Thankfully, the show moves all of her buddies to Los Angeles, too. Although Howard Stark (Dominic Cooper) has yet to make an appearance this year, his butler Edwin Jarvis (James D’Arcy) is still the pitch-perfect companion to Peggy’s adventures. Stuck with rounding up exotic animals for Howard, Jarvis is desperately looking for more excitement in his life since he got the taste for danger with Peggy in New York. D’Arcy plays the humorous, somewhat ditzy role with ease, but the best thing about the duo is that co-creators Christopher Markus and Stephen McFeely restrict neither to solely embodying the straight man or the jokester roles, letting Atwell and D’Arcy masterfully tiptoe between the two when the situation calls for it.
That said, maybe Agent Carter‘s most laudatory aspect (also one of its most microscopic in the scheme of things) is that platonic relationship between Peggy and Jarvis. It’s humorous and heartfelt, the two being okay with occasional jabs and ridicule but ultimately aware of the importance of their friendship, which has absolutely zero romantic tension.
After the two spar poolside in the opening of episode two, tumbling on top of one another in a millisecond of terror that the show will go there, Jarvis’ wife Ana (Lotte Verbeek) walks in and cracks a joke, as utterly unworried by the two’s close proximity as the audience has been since last year. It’s brilliant in its subtly, worthy of a standing ovation for the sheer unspoken tenants each character abides by without having to talk about it on a single occasion.
The show’s short run (ten episodes in season two) also forces plot points to barrel at you at an exciting clip, with the first two hours of the year already introducing an evil power couple at the intersection of Los Angeles’ entertainment and political worlds, not to mention that Zero Matter, which seems to create a portal of some kind (S.H.I.E.L.D. fans get your theories ready). It’s somewhat disheartening to see the crazy cool Dottie put on the back-burner for the time being when she was such a fascinating villain, but ties to her B-plot ensure that all’s not said and done with the Black Widow program initiate yet.

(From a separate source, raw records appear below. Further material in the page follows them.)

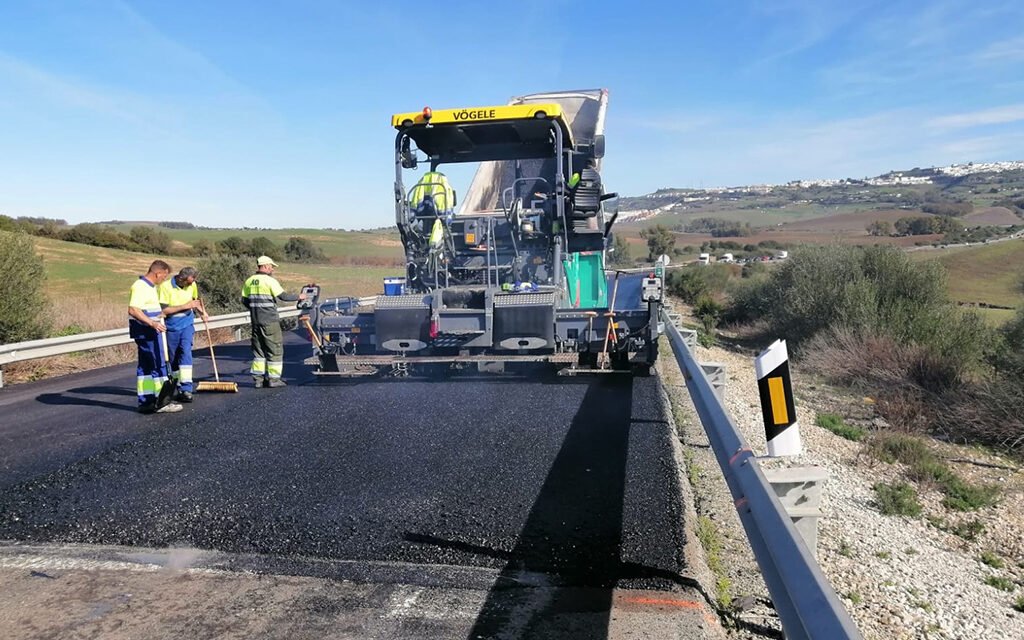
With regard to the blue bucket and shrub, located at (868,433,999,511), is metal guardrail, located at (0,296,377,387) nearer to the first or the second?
the blue bucket

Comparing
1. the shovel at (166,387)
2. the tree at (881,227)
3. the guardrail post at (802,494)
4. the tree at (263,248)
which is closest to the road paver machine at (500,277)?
the shovel at (166,387)

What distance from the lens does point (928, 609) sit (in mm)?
3312

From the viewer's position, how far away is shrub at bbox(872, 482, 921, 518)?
203 inches

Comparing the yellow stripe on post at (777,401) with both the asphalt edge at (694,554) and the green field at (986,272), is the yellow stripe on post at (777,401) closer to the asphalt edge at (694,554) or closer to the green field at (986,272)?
the asphalt edge at (694,554)

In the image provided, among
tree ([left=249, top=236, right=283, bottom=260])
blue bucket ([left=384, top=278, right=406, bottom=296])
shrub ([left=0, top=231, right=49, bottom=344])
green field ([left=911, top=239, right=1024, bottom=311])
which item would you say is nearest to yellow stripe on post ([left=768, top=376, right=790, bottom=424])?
blue bucket ([left=384, top=278, right=406, bottom=296])

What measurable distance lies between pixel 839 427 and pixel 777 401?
571cm

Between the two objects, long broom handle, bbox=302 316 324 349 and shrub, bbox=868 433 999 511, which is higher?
long broom handle, bbox=302 316 324 349

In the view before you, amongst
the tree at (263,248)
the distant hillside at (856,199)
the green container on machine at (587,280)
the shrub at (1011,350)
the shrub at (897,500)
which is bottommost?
the shrub at (897,500)

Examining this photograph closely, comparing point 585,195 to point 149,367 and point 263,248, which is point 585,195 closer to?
point 149,367

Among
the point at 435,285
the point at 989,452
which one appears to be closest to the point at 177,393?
the point at 435,285

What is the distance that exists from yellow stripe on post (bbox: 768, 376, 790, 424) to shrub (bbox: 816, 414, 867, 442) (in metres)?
5.34

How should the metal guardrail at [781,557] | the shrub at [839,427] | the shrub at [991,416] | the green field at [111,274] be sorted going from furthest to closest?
the green field at [111,274], the shrub at [991,416], the shrub at [839,427], the metal guardrail at [781,557]

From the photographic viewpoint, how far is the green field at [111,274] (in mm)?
24297

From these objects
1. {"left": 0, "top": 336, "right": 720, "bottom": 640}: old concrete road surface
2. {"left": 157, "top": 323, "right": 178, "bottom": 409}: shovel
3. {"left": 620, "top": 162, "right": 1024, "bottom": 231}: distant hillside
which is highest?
{"left": 620, "top": 162, "right": 1024, "bottom": 231}: distant hillside
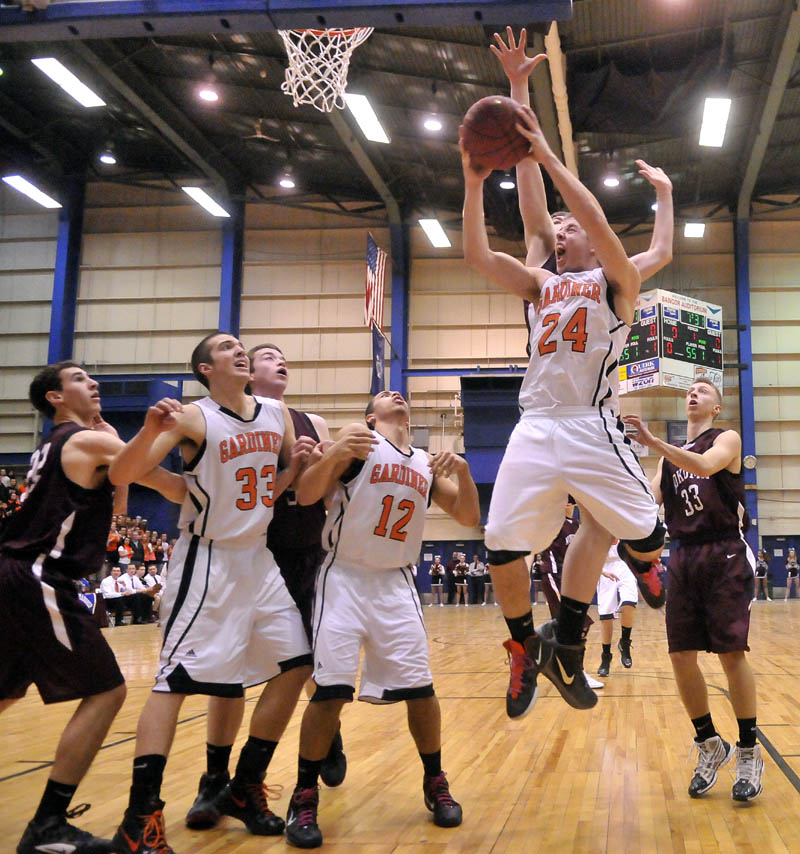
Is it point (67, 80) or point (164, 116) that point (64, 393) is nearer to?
point (67, 80)

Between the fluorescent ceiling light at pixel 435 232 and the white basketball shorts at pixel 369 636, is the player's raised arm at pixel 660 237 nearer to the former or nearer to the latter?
the white basketball shorts at pixel 369 636

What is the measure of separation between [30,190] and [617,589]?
20.0 metres

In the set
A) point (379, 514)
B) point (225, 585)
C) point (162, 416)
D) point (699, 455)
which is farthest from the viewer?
point (699, 455)

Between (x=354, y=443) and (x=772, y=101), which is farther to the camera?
(x=772, y=101)

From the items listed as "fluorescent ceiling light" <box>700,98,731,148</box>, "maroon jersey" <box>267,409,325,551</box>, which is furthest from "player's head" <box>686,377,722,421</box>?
"fluorescent ceiling light" <box>700,98,731,148</box>

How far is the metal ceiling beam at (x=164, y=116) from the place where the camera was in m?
18.6

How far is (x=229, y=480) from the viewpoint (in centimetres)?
396

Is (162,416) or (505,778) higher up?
(162,416)

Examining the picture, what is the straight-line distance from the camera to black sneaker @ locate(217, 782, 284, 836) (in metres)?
3.89

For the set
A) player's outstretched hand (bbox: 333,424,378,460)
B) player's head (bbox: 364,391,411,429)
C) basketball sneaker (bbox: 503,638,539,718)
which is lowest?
basketball sneaker (bbox: 503,638,539,718)

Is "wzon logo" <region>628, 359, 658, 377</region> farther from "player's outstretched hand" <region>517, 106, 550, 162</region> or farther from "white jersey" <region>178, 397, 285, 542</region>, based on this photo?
"white jersey" <region>178, 397, 285, 542</region>

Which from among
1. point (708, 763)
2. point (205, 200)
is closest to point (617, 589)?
point (708, 763)

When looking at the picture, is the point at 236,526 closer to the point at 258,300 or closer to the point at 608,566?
the point at 608,566

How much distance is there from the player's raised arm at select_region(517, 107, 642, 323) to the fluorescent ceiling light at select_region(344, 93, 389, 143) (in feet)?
50.0
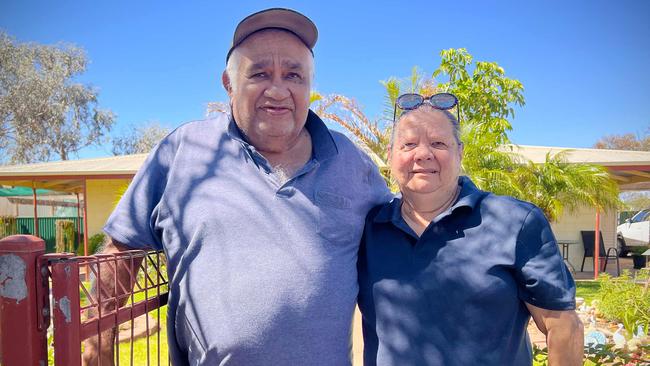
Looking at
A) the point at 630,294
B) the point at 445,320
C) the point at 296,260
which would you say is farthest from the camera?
the point at 630,294

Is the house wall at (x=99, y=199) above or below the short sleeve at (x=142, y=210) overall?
below

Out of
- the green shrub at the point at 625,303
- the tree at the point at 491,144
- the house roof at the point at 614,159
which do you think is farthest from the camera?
the house roof at the point at 614,159

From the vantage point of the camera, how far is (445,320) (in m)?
1.77

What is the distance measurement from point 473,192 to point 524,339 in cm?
59

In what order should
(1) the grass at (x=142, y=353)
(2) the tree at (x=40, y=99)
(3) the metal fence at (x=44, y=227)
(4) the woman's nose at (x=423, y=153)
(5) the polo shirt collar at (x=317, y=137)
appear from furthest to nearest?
(2) the tree at (x=40, y=99), (3) the metal fence at (x=44, y=227), (1) the grass at (x=142, y=353), (5) the polo shirt collar at (x=317, y=137), (4) the woman's nose at (x=423, y=153)

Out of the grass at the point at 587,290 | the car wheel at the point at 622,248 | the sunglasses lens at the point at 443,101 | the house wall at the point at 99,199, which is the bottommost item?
the car wheel at the point at 622,248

All of the new cast members acclimate nicely, as well, especially the much talked about but never seen Mrs. Jarvis, whose lavish attire and amorous attitude rightfully shock Peggy. Elsewhere, we’re introduced to scientist Jason Wilkes (Reggie Austin), who quickly enters the love interest radius of Peggy, and allows the show to delve into some much-needed diversity and racial issues of its 1947 setting (although, you know, with the depth and commentary allowed by the Marvel Overlords). That power couple of Calvin Chadwick (Currie Graham) and Whitney Frost (Wynn Everett) also gets some juicy screen time, especially once the deception behind Whitney’s ditzy actress facade begins to crumble in episode two.
With eight episodes to go, there’s a lot of room for Marvel’s Agent Carter to flex its muscles on essentially every front: the whodunnit mystery, the out-there sci-fi, the relationships between Peggy and all of her friends (and more-than-friends), and of course, the clothes. Some may be disappointed in the more restrained adultness of the show releasing so soon after Jessica Jones, but I think that’s the greatest thing about this world: each show feels different and its own thing, despite their close proximity. Eventually, the steady growth of the MCU may result in a quantity over quality conundrum for the masters of this universe, but as of now, they’re the beacon of light in the small-screened superhero world, and Peggy is holding the flashlight.
Like last summer's Ant-Man, Agent Carter finds a way to make the smaller stakes of Peggy's noir sandbox as tense, credible, and addictively watchable as any other addition to the MCU.